La dominanza tedesca nel controllo di queste reti ha prodotto (Simonazzi et al., 2013) una funzionalizzazione di molta parte dei sistemi nazionali alle esigenze tedesche. Simonazzi e i suoi colleghi (2013)[2] hanno dimostrato che i meccanismi di integrazione industriale sono asimmetrici tra la direzione Est Europa e quella Sud Europa. Mentre verso est la progressiva integrazione “ha accelerato un processo di diversificazione produttiva combinata con uno di specializzazione”, l’effetto verso sud è di un “impoverimento della matrice produttiva”, in particolare, è il caso, ad esempio, dell’Italia centrale e meridionale, di “quelle regioni meno collegate alla Germania”.

La crisi è intervenuta su questo sistema industriale e attraverso i suoi effetti ha evidenziato sia i rapporti interni a questo sistema sia i problemi che lo caratterizzano.

La dipendenza – crescente, dopo le politiche di rigore anticrisi – dal commercio estero ha provocato il tracollo iniziale, e la seconda caduta nel 2011, sia direttamente in ogni paese della UE con bilancia commerciale attiva, sia attraverso gli impulsi che il sistema produttivo trasmette lungo le sue linee di articolazione interna, a partire dalla Germania. Vi è una riduzione del commercio interno all’Europa e una crescente quota di relazioni bilaterali tra ciascun paese e la Germania orientate all’importazione dalla Germania, piuttosto che all’esportazione; se non che per i prodotti/servizi che alimentano le catene produttive prima descritte. Non solo quantitativamente ma anche rispetto a cosa produrre e per chi, cioè la matrice produttiva, i singoli paesi della Ue sono condizionati da questi nuove potenze economico-industriali e quindi, in larga misura, dalle scelte tedesche.

Il neomercantilismo tedesco si rivolge alla cosiddetta classe media globale, cioè a quegli strati percentualmente minoritari della Cina, dell’India, del Brasile, ecc.,  ma che in termini assoluti rappresentano una quota importante della domanda affluente globale. La Germania punta a soddisfare, sia attraverso il commercio estero diretto sia attraverso investimenti diretti esteri per creare lì la capacità produttiva necessaria, questa domanda, in particolare nel settore della automobili e quindi, anche nei beni di investimento come i macchinari a ciò necessari. L’Italia cerca di soddisfare questa domanda in altri settori sia del made-in-Italy sia di beni di investimento molto specifici come nelle macchine per il dosaggio e confezionamento nell’alimentare, nel farmaceutico e nel tabacco.[3]

Le politiche reflattive invocate da più parti, per quanto necessarie, non sono in grado di fare uscire l’industria europea da questa situazione.
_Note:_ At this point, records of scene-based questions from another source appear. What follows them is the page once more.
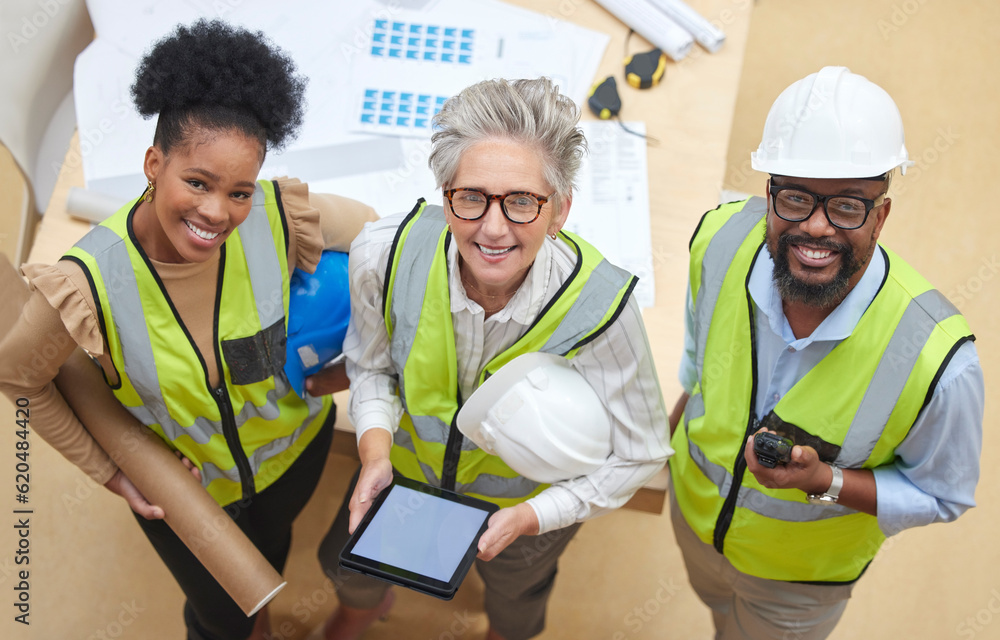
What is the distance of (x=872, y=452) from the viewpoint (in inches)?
57.2

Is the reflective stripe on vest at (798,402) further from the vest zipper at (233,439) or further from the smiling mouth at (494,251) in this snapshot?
the vest zipper at (233,439)

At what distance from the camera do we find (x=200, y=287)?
4.93ft

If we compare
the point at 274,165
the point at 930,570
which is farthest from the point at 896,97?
the point at 274,165

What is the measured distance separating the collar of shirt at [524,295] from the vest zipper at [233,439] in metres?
0.51

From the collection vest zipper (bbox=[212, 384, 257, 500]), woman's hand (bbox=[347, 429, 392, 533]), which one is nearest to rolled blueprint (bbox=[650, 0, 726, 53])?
woman's hand (bbox=[347, 429, 392, 533])

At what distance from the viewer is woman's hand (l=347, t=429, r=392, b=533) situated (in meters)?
1.51

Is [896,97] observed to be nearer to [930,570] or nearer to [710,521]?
[930,570]

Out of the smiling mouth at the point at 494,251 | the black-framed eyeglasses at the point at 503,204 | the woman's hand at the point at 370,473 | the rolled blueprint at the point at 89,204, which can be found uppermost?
the black-framed eyeglasses at the point at 503,204

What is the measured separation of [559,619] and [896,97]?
9.65ft

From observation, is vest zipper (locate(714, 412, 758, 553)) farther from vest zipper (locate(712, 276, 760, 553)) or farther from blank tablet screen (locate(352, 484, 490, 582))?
blank tablet screen (locate(352, 484, 490, 582))

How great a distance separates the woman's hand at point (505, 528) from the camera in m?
1.46

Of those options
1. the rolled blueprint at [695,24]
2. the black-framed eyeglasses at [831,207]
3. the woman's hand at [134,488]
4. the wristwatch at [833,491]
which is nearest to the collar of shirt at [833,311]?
the black-framed eyeglasses at [831,207]

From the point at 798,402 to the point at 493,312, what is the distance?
23.7 inches

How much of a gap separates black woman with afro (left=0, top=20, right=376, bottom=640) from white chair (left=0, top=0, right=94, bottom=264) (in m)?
1.49
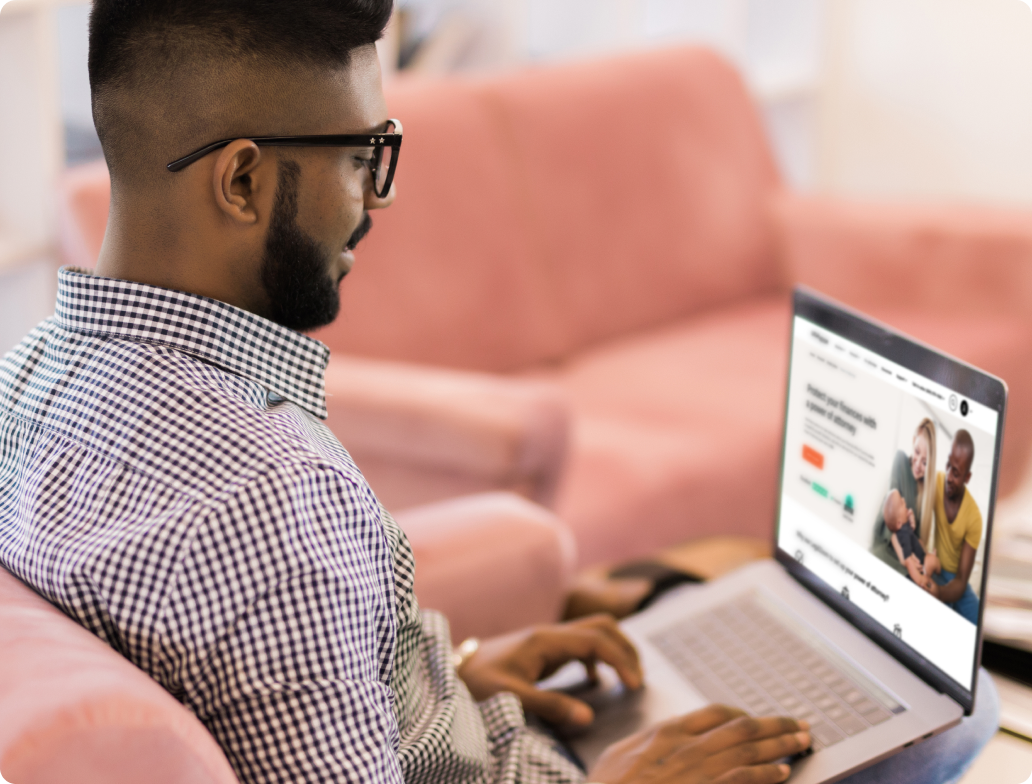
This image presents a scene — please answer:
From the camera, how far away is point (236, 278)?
31.5 inches

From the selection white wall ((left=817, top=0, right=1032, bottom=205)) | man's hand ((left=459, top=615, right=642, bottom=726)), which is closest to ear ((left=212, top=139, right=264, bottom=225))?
man's hand ((left=459, top=615, right=642, bottom=726))

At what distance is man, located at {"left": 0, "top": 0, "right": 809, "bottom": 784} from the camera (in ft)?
2.15

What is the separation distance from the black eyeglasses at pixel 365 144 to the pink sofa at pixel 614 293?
0.71 metres

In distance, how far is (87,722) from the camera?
0.56 meters

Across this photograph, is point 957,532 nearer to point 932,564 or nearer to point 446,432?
point 932,564

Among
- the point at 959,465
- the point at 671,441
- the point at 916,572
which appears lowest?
the point at 671,441

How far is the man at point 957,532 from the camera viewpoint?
0.86 metres

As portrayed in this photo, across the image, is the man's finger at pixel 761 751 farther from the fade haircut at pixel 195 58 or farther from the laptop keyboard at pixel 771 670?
the fade haircut at pixel 195 58

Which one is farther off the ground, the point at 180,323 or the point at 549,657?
the point at 180,323

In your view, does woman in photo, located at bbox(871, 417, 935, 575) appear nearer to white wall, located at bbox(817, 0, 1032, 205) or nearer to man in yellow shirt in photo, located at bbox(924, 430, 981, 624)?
Result: man in yellow shirt in photo, located at bbox(924, 430, 981, 624)

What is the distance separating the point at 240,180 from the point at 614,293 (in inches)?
62.8

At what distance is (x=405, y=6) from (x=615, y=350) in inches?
36.7

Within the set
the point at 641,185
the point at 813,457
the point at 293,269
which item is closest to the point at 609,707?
the point at 813,457

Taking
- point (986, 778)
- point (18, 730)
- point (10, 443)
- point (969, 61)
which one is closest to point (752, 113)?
point (969, 61)
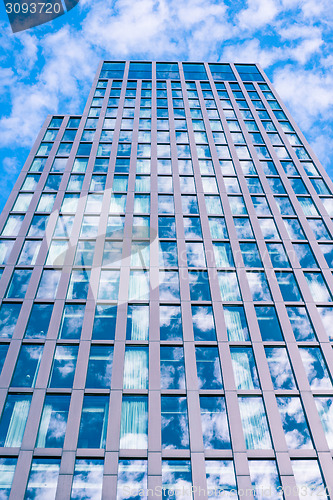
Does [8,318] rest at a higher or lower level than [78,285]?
lower

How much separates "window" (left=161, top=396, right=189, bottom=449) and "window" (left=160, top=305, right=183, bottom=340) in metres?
3.65

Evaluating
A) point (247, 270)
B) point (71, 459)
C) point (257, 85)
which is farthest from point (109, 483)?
point (257, 85)

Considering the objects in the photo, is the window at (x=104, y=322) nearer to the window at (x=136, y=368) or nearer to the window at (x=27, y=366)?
the window at (x=136, y=368)

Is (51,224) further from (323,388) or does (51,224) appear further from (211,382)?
(323,388)

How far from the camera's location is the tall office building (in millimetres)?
18484

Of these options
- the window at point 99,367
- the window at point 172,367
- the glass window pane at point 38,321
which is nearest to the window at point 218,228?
the window at point 172,367

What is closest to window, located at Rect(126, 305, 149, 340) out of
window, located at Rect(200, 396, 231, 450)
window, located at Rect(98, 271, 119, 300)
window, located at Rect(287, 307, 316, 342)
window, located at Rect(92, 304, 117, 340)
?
window, located at Rect(92, 304, 117, 340)

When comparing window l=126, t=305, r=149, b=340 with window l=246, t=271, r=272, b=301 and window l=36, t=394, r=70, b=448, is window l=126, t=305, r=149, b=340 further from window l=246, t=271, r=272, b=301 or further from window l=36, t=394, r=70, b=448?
window l=246, t=271, r=272, b=301

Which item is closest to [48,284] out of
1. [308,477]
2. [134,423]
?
[134,423]

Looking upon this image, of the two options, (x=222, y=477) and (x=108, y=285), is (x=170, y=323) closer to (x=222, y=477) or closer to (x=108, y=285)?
(x=108, y=285)

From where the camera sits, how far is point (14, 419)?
19.4 meters

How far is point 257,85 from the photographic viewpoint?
49.7 m

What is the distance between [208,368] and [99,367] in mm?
5514

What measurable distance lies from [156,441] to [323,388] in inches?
339
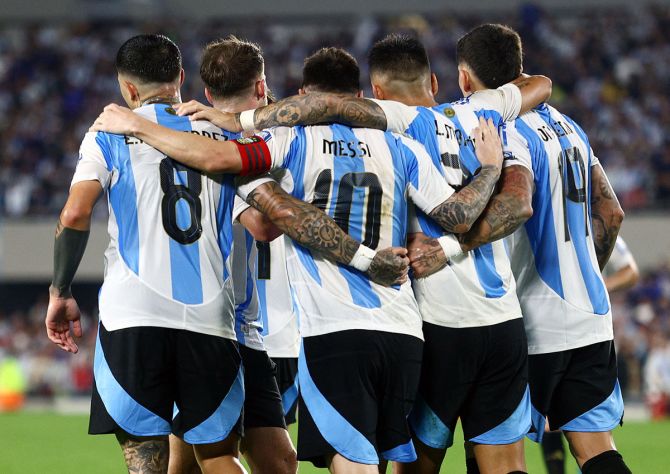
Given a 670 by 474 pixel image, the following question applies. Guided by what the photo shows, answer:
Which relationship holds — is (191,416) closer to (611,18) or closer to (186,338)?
(186,338)

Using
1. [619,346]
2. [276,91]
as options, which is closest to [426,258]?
[619,346]

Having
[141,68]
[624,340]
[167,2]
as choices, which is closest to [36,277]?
[167,2]

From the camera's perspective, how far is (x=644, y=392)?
17.8 meters

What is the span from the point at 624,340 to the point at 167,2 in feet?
55.5

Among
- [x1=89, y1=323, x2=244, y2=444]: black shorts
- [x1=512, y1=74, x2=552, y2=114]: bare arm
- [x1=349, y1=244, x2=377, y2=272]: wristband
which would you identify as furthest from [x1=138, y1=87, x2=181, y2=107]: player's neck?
[x1=512, y1=74, x2=552, y2=114]: bare arm

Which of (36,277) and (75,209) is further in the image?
(36,277)

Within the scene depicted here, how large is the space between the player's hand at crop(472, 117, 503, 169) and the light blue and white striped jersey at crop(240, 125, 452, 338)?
0.46 m

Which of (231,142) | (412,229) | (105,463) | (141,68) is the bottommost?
(105,463)

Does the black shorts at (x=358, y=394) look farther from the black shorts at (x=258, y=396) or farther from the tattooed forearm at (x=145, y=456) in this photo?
the black shorts at (x=258, y=396)

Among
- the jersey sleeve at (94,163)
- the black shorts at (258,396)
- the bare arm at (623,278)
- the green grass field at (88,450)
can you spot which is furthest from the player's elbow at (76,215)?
the green grass field at (88,450)

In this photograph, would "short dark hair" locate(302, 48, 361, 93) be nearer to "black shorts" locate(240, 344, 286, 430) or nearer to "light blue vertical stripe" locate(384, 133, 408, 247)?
"light blue vertical stripe" locate(384, 133, 408, 247)

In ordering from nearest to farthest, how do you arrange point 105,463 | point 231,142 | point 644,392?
1. point 231,142
2. point 105,463
3. point 644,392

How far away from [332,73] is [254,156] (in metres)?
0.63

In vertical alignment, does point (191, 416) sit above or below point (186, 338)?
below
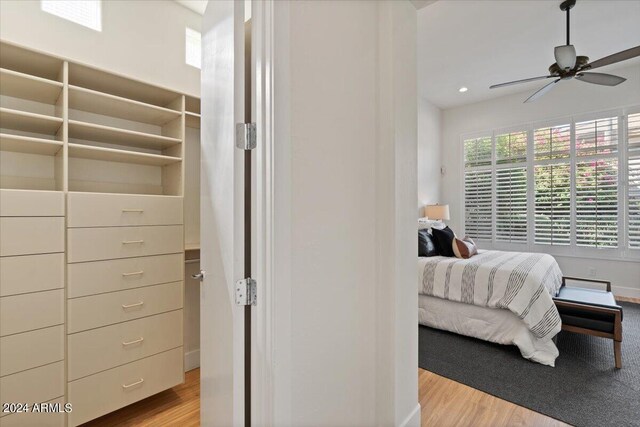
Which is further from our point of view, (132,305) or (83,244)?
(132,305)

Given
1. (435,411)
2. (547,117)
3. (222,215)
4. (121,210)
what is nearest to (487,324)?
(435,411)

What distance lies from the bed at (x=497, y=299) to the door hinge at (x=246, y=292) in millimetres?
2379

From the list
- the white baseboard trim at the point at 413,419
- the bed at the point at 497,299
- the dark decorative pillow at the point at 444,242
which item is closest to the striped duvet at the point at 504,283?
the bed at the point at 497,299

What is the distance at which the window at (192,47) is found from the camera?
8.45 ft

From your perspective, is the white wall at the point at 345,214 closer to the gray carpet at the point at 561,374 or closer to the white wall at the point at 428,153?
the gray carpet at the point at 561,374

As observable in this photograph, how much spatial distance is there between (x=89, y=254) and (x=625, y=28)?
5245mm

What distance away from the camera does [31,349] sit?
60.8 inches

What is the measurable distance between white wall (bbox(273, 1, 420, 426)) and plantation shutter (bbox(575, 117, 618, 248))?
4.44 metres

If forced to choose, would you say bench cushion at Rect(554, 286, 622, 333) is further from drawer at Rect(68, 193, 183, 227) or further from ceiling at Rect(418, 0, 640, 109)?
drawer at Rect(68, 193, 183, 227)

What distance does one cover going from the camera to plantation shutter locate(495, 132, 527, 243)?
5.17m

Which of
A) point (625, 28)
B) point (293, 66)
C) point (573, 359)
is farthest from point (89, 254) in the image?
point (625, 28)

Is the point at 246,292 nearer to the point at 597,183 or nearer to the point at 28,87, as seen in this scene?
the point at 28,87

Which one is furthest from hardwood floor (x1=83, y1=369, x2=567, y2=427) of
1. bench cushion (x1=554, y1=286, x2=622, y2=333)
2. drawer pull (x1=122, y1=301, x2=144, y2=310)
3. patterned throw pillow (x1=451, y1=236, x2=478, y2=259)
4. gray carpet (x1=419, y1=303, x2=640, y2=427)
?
patterned throw pillow (x1=451, y1=236, x2=478, y2=259)

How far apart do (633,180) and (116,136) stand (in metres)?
5.93
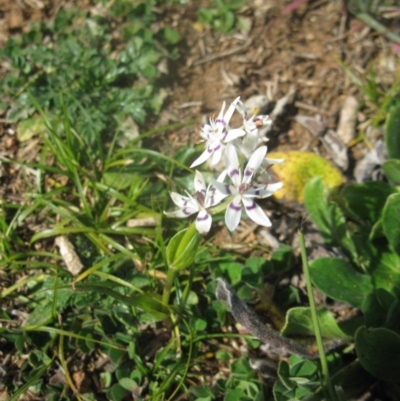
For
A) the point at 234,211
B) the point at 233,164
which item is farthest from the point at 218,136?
the point at 234,211

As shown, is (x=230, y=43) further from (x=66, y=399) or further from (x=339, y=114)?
(x=66, y=399)

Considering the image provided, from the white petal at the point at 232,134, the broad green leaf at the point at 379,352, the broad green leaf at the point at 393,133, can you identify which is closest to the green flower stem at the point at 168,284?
the white petal at the point at 232,134

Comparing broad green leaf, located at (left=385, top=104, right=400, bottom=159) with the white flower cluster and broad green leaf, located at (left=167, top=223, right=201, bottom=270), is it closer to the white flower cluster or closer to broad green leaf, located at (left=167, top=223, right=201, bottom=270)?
the white flower cluster

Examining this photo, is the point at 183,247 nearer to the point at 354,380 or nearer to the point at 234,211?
the point at 234,211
Da un lato, esse trasmetterebbero impulsi di domanda che premierebbero le catene produttive appena descritte, con un privilegio per chi le controlla. Dall’altro lato, esse presuppongono l’immutabilità di questa matrice produttiva, mentre per le ragioni accennate bisognerebbe affrontare di nuovo il problema di cosa produrre, per chi e come.[4]

Questi nuovi sistemi di impresa vengono presentati come “onnipotenti” poiché non sono sottoposti ad alcuna regolazione a livello UE, rispetto ai temi lavoristici, e quelle nazionali non funzionano più dato che vi è il ricatto permanente del trasferimento in un altro paese. In realtà il sistema industriale europeo è largamente autocontenuto nei confini della UE. Il contenuto interno alla UE dell’export, in termini lordi, era nel 2009 dell’85,6%, quindi la produzione europea per l’export è fondamentalmente realizzata in catene del valore europee; il sistema potrebbe essere regolato rispetto ai temi lavoristici solo che lo si volesse.

 

[1] Vedi Simonazzi, A., Ginzburg, A., and Nocella, G., (2013),  – Economic relations between Germany and southern Europe. Cambridge Journal of Economics, vol. 37, 2013, pp.653–675 e Garibaldo, F. – Il Made in Italy come organizzazione industriale -in corso di pubblicazione in “allegoria”, terza serie, a. XXV, n. 68, giugno-dicembre 2013.
[2] Simonazzi, et al. , op. cit. pp. 662-664
[3] Per un esame più approfondito vedi Garibaldo, F. – Il Made in Italy come organizzazione industriale– op.cit.
[4] vedi Bellofiore, R.; Garibaldo, F. ; Mortagua, M. – A credit-money and structural perspective on the European crisis: why exiting the euro is the answer to the wrong question.  e l’appendice.